◆ **Tasks for this exercise**:
1: In the review of True Crime, rewrite the paragraph beginning "Emigrating alone from Bavaria" as a short bulleted list that keeps its main facts.
2: According to the review of True Crime, how long does the show run?

Gerhartsreiter, whom Campbell knew as Clark Rockefeller, has aliases too numerous to count; indeed, as well as a physical resemblance to Campbell, Gerhartsreiter is much like an actor, putting on and taking off personas with frequency. One role – murderer – landed Gerhartsreiter in prison where he remains.

Emigrating alone from Bavaria in his late teens and then back and forth across the States, marrying twice, posing as TV director, corporate bond manager, Yale graduate and wealthy German, Gerhartsreiter was eventually convicted of the murder of Jonathan Sohus, the son of a woman who kindly let Gerhartsreiter live in the guesthouse of her San Marino, California property. Sohus had been bludgeoned to death, stabbed multiple times, cut up and buried in the yard next Sohus’s mother’s house. Gerhartsreiter was on the lam for almost thirty years before he was caught, tried and convicted.

It’s really worthwhile checking Gerhartsreiter out before seeing True Crime: https://en.m.wikipedia.org/wiki/Christian_Gerhartsreiter. It will get you into the story much quicker.

Torquil Campbell
Design by Remington North
Credit: Dahlia Katz

Campbell, the son of the late, much-celebrated Canadian actor Douglas Campbell, is himself on stage as well as various Gerhartsreiter personas. It’s not immediately clear who these others are and it’s only as the show progresses do the pieces of the puzzle begin to fall into place.

Campbell, as himself, is completely transparent: he tells us that he lives in the shadow of his famous father, smokes dope, has a psychotherapist and, mostly, wants us to like him: “I have an existential need to please you”, he says, looking pointedly at us. “It’s all your fault”, he only half-jokingly adds.

Some very interesting things begin to happen during True Crime. We are reminded how fascinated many of us – including Campbell – are with violent crime. Why are we so obsessed? Do we in our quiet, law-abiding lives wonder if we could do what Gerhartsreiter did? Are criminals our surrogates in some healthy or unhealthy way?

Campbell also explores the connection between the actor and the audience in a way that is nakedly personal – not textbook. The actor, he says, craves attention and the audience is complicit: without an audience, an actor is not an actor; they feed off us. And don’t we feed off them, too?  The experience of making theatre (the actor) and ‘receiving’ theatre (the audience) is to be locked in some kind of embrace.

Do actors and criminals perform similar functions? Doing what we don’t have the courage to do ourselves? True Crime seems to suggest it’s possible.

Torquil Campbell
Design by Remington North
Credit: Dahlia Katz

“You’re still here!” Campbell exclaims enthusiastically, almost incredulously, partway through True Crime. “Hold tight,” he tells us, “it doesn’t get any easier.” And it doesn’t.

On stage with Campbell is composer/musician and co-creator of True Crime Julian Brown who provides not only incidental music but accompaniment to a few songs – inspired by Gerhartsreiter. Composed and sung by Campbell, the songs are full of angst and bewilderment, one punctuated with a dog’s bark: “Ruff”.

Fascinating, enigmatic, provocative, True Crime runs ninety-five uninterrupted minutes. It takes work but the premises are interesting. Criminals, actors and the rest of us: whose fault is it anyway?

◆ **Entries drawn from a collection**:
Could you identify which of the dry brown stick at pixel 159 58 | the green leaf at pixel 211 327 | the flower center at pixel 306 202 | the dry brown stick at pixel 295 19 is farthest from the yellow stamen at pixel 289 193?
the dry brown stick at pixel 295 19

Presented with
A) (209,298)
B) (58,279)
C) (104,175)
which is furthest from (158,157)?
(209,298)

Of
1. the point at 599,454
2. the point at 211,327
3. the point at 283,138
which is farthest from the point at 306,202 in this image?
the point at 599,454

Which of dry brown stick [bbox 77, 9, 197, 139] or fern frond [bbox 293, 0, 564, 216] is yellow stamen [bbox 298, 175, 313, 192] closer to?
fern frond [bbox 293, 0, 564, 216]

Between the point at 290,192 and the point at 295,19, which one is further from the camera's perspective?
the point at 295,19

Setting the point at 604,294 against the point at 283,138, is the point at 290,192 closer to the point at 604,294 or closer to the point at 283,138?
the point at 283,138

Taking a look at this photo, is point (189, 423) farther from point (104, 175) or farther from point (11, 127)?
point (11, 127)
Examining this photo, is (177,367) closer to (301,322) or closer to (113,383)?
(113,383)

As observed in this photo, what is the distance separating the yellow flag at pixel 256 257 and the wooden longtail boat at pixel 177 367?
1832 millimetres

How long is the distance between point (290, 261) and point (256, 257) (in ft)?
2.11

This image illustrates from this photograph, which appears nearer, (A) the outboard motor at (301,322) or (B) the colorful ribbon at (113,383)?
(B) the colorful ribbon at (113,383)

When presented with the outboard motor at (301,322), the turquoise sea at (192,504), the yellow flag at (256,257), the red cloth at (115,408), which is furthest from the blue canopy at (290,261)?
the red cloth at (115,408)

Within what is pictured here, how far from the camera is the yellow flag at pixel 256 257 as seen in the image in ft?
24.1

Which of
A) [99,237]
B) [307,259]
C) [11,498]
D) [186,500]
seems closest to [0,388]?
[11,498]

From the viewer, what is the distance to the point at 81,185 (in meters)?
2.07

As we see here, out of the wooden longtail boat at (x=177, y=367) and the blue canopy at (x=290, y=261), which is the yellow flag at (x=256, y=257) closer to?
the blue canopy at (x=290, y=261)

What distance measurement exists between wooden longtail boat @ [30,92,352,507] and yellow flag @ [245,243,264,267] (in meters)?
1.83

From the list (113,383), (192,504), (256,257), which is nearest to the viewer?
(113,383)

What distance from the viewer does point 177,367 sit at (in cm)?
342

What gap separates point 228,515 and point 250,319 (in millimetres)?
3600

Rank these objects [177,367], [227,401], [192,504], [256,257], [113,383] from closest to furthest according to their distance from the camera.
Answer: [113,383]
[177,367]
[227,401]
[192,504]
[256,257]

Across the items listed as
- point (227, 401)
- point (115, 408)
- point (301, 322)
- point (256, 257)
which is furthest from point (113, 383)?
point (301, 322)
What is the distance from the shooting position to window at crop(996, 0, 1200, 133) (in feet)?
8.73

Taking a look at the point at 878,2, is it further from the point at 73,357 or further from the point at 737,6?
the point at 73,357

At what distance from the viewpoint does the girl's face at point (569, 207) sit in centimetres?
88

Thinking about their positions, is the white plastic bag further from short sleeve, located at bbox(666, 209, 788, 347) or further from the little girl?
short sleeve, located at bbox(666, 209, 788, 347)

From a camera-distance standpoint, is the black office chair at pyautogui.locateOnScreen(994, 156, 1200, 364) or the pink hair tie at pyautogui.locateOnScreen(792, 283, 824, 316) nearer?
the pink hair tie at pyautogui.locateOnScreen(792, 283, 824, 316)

◆ **Complete answers**:
1:
- Gerhartsreiter emigrated alone from Bavaria in his late teens and moved back and forth across the States.
- He married twice and posed as a TV director, a corporate bond manager, a Yale graduate and a wealthy German.
- He was convicted of murdering Jonathan Sohus, whose mother had let him live in the guesthouse of her San Marino, California property.
- Sohus was bludgeoned, stabbed multiple times, cut up and buried in the yard next to his mother's house.
- Gerhartsreiter was on the run for almost thirty years before being caught, tried and convicted.

2: Ninety-five uninterrupted minutes.